• Data for this task:
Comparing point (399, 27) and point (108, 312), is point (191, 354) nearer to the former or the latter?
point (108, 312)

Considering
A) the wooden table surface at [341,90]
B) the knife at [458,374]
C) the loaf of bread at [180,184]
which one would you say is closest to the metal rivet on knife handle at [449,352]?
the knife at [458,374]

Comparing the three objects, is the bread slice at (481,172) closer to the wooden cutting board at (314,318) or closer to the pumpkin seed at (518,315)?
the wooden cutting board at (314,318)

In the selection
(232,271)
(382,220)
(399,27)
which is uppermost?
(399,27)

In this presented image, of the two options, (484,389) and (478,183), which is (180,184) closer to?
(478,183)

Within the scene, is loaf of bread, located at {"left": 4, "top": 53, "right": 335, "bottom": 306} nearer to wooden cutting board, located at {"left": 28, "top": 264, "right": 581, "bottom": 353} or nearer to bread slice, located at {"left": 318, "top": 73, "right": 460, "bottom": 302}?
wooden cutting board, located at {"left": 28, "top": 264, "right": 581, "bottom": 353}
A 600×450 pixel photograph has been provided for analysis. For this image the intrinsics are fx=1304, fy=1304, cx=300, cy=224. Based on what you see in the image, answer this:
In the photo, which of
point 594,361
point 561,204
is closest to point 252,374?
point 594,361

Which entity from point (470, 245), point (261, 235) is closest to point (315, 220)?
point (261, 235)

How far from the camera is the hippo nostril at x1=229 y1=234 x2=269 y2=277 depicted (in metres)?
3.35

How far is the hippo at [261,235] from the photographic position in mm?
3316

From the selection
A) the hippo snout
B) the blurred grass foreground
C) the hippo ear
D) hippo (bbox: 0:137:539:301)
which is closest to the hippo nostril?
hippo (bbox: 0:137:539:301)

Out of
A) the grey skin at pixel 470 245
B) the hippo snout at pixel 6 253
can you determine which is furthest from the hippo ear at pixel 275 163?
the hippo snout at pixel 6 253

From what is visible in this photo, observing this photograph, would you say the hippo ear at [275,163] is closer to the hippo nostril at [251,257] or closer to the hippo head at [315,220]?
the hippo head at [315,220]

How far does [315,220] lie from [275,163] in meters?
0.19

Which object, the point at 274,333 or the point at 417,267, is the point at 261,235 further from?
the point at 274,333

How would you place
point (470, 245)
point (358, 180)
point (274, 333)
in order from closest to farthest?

• Short exercise:
Beginning at the line containing "How far is the", repeat each line exactly through the last line of the entries, and include no other lines.

• Exercise result:
How far is the hippo at [261,235] from the photographic position in mm?
3316

From the selection
A) the hippo snout
B) the blurred grass foreground
C) the hippo ear
D) hippo (bbox: 0:137:539:301)
which is closest to the hippo nostril?
hippo (bbox: 0:137:539:301)

Out of
A) the grey skin at pixel 470 245
B) the hippo snout at pixel 6 253
can you determine which is furthest from the hippo ear at pixel 275 163?
the hippo snout at pixel 6 253

From what is visible in this photo, observing this photograph, would you say the hippo ear at [275,163] is closer to the hippo nostril at [251,257] or closer to the hippo head at [315,220]?
the hippo head at [315,220]

How far does [315,220] lie from [275,163] in meters?
0.19

Which object, the point at 274,333 or the point at 417,267, is the point at 261,235 further from?
the point at 274,333

How would you place
point (470, 245)
point (358, 180)
point (274, 333)
in order from closest to farthest?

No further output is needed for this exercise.